The CFTC has long overseen a small part of these markets, with roughly $5 trillion a year in trading. But under the Dodd-Frank financial reform bill signed into law by President Barack Obama, the agency is now responsible for policing a $500 trillion industry. CFTC Chairman Gary Gensler has said regulators will be unable to implement reforms without a significant increase in funding.

The Obama administration has proposed boosting the CFTC's annual budget by 77 percent, from $168.8 million to $298.8 million. That number is small relative to other major regulators -- The Securities and Exchange Commission, another key monitor of Wall Street trading, received $1.12 billion last year.

In February, Sen. John Boozman (R-Ark.) told HuffPost that speculation in commodities markets was a "legitimate concern," arguing that it not only affected energy prices, but food prices as well. "The reality is, as commodity prices go up, there's only a finite amount for food aid and things. People really are going to start dying," Boozman said.

As for Obama's drilling policies, the president defended his record on drilling earlier this month, stating during a press conference that domestic oil production is at a seven-year high and the administration is willing to dip into oil reserves if necessary.

Sen.
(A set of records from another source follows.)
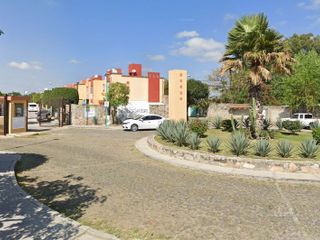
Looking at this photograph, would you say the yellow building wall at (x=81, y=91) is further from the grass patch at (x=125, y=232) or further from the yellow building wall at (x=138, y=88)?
the grass patch at (x=125, y=232)

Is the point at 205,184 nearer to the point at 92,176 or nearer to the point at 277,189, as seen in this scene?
the point at 277,189

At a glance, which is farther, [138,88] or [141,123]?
[138,88]

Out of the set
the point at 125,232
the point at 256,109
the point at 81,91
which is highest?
the point at 81,91

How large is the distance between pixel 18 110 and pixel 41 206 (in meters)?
21.1

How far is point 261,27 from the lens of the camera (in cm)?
1728

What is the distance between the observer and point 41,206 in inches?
268

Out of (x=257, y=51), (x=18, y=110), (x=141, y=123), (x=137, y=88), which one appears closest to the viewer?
(x=257, y=51)

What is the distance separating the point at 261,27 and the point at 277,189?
443 inches

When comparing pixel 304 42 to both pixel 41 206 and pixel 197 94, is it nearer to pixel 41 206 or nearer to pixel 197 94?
pixel 197 94

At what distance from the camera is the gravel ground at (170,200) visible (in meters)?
5.82

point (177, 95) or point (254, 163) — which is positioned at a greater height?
point (177, 95)

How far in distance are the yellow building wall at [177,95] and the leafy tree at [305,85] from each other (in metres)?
15.2

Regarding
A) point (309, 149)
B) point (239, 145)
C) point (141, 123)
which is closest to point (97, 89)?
point (141, 123)

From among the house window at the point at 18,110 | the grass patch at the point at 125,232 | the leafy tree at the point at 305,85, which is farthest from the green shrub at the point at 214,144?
the leafy tree at the point at 305,85
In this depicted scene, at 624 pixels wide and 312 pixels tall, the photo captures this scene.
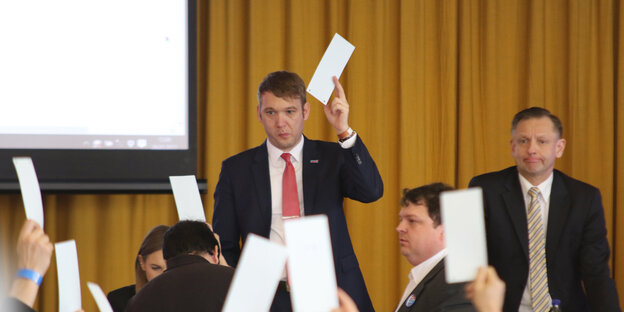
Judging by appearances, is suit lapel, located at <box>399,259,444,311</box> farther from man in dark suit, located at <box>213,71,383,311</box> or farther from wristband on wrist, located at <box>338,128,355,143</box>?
wristband on wrist, located at <box>338,128,355,143</box>

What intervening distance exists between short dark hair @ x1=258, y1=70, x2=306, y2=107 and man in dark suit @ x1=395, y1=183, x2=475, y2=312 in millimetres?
589

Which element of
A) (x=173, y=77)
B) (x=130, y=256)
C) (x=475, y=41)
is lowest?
(x=130, y=256)

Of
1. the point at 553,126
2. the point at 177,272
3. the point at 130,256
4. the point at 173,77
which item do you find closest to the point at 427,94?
the point at 553,126

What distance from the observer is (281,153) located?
8.94 ft

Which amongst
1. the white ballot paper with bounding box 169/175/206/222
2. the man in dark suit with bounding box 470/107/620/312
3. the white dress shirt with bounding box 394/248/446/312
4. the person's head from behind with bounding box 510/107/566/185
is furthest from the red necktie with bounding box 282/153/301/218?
the person's head from behind with bounding box 510/107/566/185

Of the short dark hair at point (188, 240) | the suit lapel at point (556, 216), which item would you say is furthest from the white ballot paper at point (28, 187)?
the suit lapel at point (556, 216)

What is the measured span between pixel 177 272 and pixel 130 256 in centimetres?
219

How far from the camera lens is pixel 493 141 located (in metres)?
4.32

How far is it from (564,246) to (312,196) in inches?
45.3

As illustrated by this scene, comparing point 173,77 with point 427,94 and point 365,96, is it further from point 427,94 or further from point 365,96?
point 427,94

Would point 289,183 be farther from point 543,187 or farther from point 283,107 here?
point 543,187

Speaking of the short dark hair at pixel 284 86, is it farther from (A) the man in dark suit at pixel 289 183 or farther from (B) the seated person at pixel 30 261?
(B) the seated person at pixel 30 261

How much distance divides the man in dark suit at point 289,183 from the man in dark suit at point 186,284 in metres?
0.64

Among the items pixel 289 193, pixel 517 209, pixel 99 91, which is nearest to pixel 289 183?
pixel 289 193
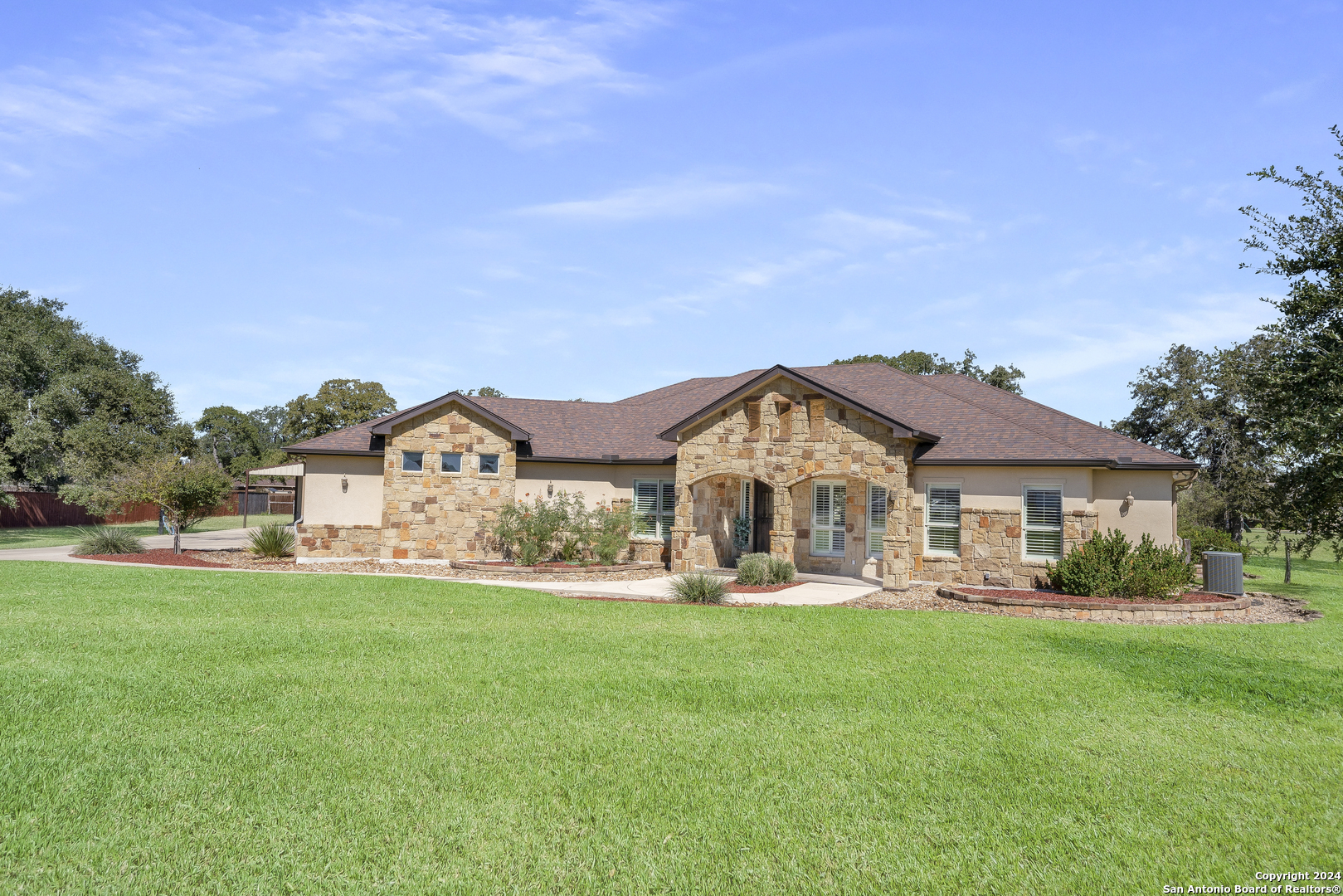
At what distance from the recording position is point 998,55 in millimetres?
15164

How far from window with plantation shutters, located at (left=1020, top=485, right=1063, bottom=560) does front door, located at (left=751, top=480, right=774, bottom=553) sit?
24.9ft

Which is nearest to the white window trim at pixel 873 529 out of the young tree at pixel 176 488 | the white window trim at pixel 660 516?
the white window trim at pixel 660 516

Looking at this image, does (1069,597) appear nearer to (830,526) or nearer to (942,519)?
(942,519)

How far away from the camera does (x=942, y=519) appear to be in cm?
2028

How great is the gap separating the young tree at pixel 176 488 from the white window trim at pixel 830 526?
18432 mm

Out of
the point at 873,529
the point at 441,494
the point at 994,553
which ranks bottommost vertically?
the point at 994,553

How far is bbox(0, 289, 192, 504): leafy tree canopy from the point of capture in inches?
1554

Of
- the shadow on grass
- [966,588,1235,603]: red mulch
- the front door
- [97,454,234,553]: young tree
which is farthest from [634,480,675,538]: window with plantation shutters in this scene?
[97,454,234,553]: young tree

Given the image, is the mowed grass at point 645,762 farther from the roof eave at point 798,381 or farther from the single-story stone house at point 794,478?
the roof eave at point 798,381

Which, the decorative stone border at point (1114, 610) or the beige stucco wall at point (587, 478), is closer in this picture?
the decorative stone border at point (1114, 610)

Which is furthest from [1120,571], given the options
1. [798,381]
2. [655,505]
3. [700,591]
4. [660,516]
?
[655,505]

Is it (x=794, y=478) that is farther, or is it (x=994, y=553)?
(x=794, y=478)

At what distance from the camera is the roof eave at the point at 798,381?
19.6 m

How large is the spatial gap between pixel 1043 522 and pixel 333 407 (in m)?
52.3
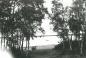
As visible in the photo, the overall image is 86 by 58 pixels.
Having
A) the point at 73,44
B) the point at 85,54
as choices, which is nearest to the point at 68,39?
the point at 73,44

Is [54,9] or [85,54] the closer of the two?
[85,54]

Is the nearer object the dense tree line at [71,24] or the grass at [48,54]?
the grass at [48,54]

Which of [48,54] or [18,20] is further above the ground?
[18,20]

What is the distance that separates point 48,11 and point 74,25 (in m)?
3.60

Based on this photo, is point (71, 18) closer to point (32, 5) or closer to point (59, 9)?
point (59, 9)

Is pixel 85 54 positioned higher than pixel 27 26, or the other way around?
pixel 27 26

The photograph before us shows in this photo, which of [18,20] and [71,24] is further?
[71,24]

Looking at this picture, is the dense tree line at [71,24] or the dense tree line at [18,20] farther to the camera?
the dense tree line at [71,24]

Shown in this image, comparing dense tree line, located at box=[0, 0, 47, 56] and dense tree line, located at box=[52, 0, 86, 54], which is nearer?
dense tree line, located at box=[0, 0, 47, 56]

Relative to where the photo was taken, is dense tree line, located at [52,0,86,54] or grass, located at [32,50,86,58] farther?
dense tree line, located at [52,0,86,54]

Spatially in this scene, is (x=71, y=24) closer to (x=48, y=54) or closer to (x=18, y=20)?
(x=48, y=54)

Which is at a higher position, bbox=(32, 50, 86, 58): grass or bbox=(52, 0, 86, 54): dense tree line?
bbox=(52, 0, 86, 54): dense tree line

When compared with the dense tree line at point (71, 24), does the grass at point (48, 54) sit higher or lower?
lower

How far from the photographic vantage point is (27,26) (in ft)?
87.3
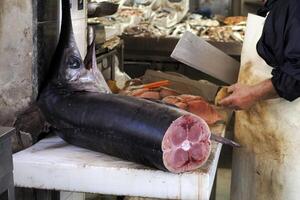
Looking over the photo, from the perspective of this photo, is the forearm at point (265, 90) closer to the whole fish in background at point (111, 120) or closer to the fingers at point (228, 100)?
the fingers at point (228, 100)

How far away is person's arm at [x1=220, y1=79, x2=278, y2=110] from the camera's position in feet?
7.22

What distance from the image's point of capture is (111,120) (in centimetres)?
179

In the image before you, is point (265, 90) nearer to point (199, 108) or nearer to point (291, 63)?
point (291, 63)

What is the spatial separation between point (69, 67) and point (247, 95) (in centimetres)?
85

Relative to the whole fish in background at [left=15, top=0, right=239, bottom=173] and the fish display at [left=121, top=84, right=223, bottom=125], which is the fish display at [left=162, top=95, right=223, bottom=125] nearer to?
the fish display at [left=121, top=84, right=223, bottom=125]

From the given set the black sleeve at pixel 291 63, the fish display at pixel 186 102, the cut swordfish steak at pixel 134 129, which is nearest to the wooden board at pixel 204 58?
the fish display at pixel 186 102

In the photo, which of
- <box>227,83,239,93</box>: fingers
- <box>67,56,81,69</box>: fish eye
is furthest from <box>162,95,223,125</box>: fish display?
<box>67,56,81,69</box>: fish eye

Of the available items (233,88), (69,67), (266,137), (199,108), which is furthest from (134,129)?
(266,137)

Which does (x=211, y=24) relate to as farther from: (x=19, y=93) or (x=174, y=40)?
(x=19, y=93)

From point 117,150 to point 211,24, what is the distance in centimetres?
493

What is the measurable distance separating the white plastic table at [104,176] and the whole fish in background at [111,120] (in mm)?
36

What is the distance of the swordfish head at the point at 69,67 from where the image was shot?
2.04 meters

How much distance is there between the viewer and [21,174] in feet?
5.99

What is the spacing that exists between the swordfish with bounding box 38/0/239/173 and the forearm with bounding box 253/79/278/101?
51 centimetres
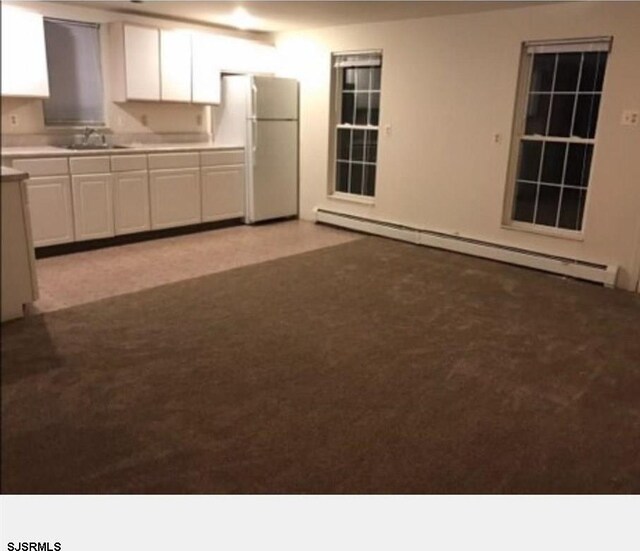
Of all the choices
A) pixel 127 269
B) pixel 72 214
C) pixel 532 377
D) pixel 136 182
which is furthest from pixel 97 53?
pixel 532 377

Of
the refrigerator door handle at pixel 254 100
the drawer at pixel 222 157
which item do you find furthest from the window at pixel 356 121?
the drawer at pixel 222 157

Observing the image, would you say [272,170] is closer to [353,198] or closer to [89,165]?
[353,198]

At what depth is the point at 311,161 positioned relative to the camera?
20.7 feet

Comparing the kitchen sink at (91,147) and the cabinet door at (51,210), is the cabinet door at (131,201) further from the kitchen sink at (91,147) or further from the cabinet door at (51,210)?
the cabinet door at (51,210)

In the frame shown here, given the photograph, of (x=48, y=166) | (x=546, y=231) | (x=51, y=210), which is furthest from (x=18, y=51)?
(x=546, y=231)

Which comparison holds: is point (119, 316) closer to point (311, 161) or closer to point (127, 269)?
point (127, 269)

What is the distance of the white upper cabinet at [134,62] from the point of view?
4980 mm

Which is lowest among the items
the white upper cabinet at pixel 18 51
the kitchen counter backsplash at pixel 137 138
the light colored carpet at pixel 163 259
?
the light colored carpet at pixel 163 259

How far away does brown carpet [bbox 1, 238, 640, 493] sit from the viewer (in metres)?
1.90

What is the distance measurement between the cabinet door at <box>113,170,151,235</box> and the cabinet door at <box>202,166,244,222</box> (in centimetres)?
67

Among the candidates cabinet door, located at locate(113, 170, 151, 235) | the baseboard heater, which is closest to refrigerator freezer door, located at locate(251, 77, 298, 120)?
the baseboard heater

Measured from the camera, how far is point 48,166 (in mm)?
4328

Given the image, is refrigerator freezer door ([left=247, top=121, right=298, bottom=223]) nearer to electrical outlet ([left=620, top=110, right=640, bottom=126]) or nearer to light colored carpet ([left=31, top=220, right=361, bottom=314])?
light colored carpet ([left=31, top=220, right=361, bottom=314])

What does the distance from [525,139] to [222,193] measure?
298 centimetres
Jeff Bingaman (D-N.M.), chairman of the Senate Energy and Natural Resources committee, likewise defended Obama during a floor speech last week. He said energy experts have dismissed claims that the administration's drilling policies led to higher gas prices, arguing uncertainty in the Middle East is a more likely culprit.

"First, we need to enable further expansion of our renewable fuel industry, which is currently facing infrastructure and financing constraints," Bingaman said. "Second, we need to move forward the timeline for market penetration of electric vehicles. Finally, we need to make sure we use natural gas vehicles in as many applications as make sense based on that technology."

Democrats have made oil prices a key talking point during negotiations over the budget, arguing that Republican measures weaken efforts to expand alternative fuel sources. The House GOP budget cut funding for energy efficiency and renewable energy by $786 million from current levels and reduced the Department of Energy's loan guarantee budget by $250 million.

"We find it equally troubling that your preferred budget would cut billions of dollars in investments in critical programs focused on developing new alternative fuels and clean energy technologies, undermining our competitiveness and increasing our trade deficit with oil producing nations," Democrats wrote in the letter. "We urge you to reverse these policies that will only set our nation backward, and put America's independence from foreign oil even further out of reach."